**引用文**
────────────────

夢想一途バックナンバー

第39回 人間ドラマの舞台

(21)福井県大飯町――渡辺淳(わたなべすなお)画伯との奇遇の舞台

竹人形文楽の里・若州一滴文庫

昭和63年晩秋のひどく天候不安定な一日のことだった。若狭路伝いに丹後半島へと向かう途中、大飯町本郷付近を通りかかった私の目に、突然、「竹人形文楽の里、一滴文庫」という案内板の文字が飛び込んできた。車は瞬時にその地点を通り過ぎたのだが、「竹人形文楽の里」というどこかに呪縛の糸を秘めたその言葉の魔力によって私は車ごと案内板のあるところへと引き戻された。国道27号から分岐して佐分利川沿いの道に入りしばらく車を走らせると、岡田という集落の近くにある若州一滴文庫に辿り着いた。静かなたたずまいのその一滴文庫が岡田出身の作家水上勉先生によって創立されたものであると知ったのは、むろん館内に足を踏み入れてからのことであった。真っ先に足を運んだ竹人形館の中で光量を抑えた控え目な照明に浮かぶ人形群と対面した途端、私は、感動と言うより戦慄に近いと言ったほうがよいような衝動に襲われた。救い難い生の痛みや、そのゆえの深い翳りと怨念とを妖麗な美しさに変えて無言でたたずむそれら竹の化身たちは、「人形」というよりは「心形」とでも呼んだほうがよさそうだったからである。竹人形館奥の壁面には多数の竹面が掛けられていたが、それら個々の竹面には魂が宿っているようにさえ思われた。

────────────────

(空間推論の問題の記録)
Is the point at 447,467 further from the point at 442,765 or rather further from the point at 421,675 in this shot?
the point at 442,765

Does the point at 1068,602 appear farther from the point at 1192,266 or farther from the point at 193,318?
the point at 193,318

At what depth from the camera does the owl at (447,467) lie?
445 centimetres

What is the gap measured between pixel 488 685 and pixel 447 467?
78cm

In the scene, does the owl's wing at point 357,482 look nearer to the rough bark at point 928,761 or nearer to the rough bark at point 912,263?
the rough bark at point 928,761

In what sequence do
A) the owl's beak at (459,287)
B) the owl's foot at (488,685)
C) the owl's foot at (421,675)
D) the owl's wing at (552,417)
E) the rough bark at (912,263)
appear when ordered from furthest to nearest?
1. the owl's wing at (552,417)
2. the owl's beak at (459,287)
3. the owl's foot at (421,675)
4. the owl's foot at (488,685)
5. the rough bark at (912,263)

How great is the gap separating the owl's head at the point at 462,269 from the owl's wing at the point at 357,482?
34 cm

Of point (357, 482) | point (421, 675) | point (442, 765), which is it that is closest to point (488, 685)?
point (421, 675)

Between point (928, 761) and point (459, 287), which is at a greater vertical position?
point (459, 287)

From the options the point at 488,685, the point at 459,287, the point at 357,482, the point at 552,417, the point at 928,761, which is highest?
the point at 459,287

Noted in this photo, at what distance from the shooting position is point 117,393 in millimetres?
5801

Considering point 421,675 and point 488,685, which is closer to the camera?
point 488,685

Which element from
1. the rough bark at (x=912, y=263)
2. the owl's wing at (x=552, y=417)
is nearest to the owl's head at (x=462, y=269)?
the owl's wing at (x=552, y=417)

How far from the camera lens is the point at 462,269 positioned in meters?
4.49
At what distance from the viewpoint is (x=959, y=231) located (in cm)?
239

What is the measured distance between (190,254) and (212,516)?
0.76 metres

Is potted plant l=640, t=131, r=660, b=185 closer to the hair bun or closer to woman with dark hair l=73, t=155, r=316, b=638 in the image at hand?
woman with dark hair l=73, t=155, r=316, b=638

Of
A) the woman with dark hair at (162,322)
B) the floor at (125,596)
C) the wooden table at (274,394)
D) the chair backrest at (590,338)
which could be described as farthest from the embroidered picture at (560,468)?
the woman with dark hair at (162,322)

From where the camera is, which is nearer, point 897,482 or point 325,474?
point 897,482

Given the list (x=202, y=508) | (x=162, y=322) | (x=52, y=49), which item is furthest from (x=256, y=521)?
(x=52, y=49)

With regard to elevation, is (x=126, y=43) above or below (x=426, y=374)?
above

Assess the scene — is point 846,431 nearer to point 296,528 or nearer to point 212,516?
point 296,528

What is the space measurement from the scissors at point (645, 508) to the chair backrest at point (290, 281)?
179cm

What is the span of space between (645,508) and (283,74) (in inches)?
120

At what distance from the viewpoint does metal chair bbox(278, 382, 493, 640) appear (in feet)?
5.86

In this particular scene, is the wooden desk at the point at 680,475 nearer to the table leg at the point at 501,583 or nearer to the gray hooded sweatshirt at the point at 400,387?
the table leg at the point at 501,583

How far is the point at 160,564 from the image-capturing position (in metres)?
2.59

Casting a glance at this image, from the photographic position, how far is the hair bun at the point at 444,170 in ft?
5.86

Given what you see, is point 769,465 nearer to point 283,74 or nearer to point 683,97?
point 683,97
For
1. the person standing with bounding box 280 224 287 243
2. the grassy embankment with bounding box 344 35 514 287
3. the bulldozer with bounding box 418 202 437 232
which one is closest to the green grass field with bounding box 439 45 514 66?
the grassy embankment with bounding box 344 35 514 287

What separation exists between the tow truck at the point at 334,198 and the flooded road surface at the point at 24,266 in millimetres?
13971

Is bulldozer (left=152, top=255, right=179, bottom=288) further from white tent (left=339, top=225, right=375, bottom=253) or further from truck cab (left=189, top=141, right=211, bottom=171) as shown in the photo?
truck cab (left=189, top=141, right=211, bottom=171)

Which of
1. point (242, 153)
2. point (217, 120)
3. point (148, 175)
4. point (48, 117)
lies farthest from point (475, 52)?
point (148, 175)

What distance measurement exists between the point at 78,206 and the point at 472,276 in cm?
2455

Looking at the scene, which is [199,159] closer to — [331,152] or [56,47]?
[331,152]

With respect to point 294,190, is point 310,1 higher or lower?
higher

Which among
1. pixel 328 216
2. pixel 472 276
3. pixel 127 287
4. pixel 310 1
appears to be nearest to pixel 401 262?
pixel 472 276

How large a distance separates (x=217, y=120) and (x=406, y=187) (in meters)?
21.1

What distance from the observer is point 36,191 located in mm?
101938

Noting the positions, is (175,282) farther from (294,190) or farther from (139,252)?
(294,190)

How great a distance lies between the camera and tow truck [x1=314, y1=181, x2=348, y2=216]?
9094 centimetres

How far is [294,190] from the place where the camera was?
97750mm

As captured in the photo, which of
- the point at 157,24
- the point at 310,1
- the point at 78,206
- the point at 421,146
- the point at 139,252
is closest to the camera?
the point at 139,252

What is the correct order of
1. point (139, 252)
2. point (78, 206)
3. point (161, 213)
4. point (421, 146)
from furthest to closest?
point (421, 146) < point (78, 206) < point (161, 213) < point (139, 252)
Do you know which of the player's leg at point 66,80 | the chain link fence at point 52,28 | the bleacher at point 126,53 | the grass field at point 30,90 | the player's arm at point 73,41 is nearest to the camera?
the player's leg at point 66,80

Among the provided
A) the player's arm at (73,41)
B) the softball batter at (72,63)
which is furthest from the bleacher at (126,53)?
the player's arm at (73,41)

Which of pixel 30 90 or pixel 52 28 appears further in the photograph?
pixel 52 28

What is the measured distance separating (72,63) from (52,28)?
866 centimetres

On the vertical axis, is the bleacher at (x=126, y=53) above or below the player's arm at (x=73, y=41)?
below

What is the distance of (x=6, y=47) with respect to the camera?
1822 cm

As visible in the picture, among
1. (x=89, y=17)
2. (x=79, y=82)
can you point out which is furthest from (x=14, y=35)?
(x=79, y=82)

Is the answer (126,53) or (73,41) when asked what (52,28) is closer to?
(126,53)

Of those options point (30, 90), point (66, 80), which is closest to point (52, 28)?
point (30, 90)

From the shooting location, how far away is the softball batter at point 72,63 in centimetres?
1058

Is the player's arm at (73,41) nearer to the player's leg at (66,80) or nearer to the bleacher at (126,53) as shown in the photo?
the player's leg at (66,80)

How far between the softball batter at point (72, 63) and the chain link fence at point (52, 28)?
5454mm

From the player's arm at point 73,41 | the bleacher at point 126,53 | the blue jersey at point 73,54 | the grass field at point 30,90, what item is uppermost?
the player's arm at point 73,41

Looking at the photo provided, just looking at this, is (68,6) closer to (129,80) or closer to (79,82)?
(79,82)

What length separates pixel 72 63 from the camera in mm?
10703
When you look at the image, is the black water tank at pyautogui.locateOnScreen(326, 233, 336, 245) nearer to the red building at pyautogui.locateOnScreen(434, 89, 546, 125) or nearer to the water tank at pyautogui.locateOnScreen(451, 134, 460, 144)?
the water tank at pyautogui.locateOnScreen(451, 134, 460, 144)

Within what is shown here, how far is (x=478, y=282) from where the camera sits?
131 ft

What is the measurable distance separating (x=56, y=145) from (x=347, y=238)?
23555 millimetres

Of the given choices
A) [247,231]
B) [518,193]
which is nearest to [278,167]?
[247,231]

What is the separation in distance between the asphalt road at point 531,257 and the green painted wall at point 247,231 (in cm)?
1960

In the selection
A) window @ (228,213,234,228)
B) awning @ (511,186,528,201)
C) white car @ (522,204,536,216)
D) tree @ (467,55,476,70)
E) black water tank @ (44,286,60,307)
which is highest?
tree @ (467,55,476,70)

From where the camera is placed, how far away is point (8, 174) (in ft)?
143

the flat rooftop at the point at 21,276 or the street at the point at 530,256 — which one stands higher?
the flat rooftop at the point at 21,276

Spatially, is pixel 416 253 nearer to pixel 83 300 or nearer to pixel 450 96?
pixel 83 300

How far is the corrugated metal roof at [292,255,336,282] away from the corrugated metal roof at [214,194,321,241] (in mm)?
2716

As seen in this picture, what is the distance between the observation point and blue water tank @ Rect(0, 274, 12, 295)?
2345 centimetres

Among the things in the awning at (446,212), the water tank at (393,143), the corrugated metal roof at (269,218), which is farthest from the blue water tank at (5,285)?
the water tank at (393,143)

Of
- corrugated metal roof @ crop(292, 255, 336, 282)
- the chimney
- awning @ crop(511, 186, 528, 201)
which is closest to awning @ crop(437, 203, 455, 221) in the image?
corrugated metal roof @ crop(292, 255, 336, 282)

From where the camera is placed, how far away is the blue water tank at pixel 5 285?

────────────────

引用文のうち、「昭和63年晩秋のひどく天候不」を含む語句で始まり「っているようにさえ思われた。」で終わる部分を、一字も変えずに書き写してください。 この資料は引用文とは関係がありません。

**解答**
昭和63年晩秋のひどく天候不安定な一日のことだった。若狭路伝いに丹後半島へと向かう途中、大飯町本郷付近を通りかかった私の目に、突然、「竹人形文楽の里、一滴文庫」という案内板の文字が飛び込んできた。車は瞬時にその地点を通り過ぎたのだが、「竹人形文楽の里」というどこかに呪縛の糸を秘めたその言葉の魔力によって私は車ごと案内板のあるところへと引き戻された。国道27号から分岐して佐分利川沿いの道に入りしばらく車を走らせると、岡田という集落の近くにある若州一滴文庫に辿り着いた。静かなたたずまいのその一滴文庫が岡田出身の作家水上勉先生によって創立されたものであると知ったのは、むろん館内に足を踏み入れてからのことであった。真っ先に足を運んだ竹人形館の中で光量を抑えた控え目な照明に浮かぶ人形群と対面した途端、私は、感動と言うより戦慄に近いと言ったほうがよいような衝動に襲われた。救い難い生の痛みや、そのゆえの深い翳りと怨念とを妖麗な美しさに変えて無言でたたずむそれら竹の化身たちは、「人形」というよりは「心形」とでも呼んだほうがよさそうだったからである。竹人形館奥の壁面には多数の竹面が掛けられていたが、それら個々の竹面には魂が宿っているようにさえ思われた。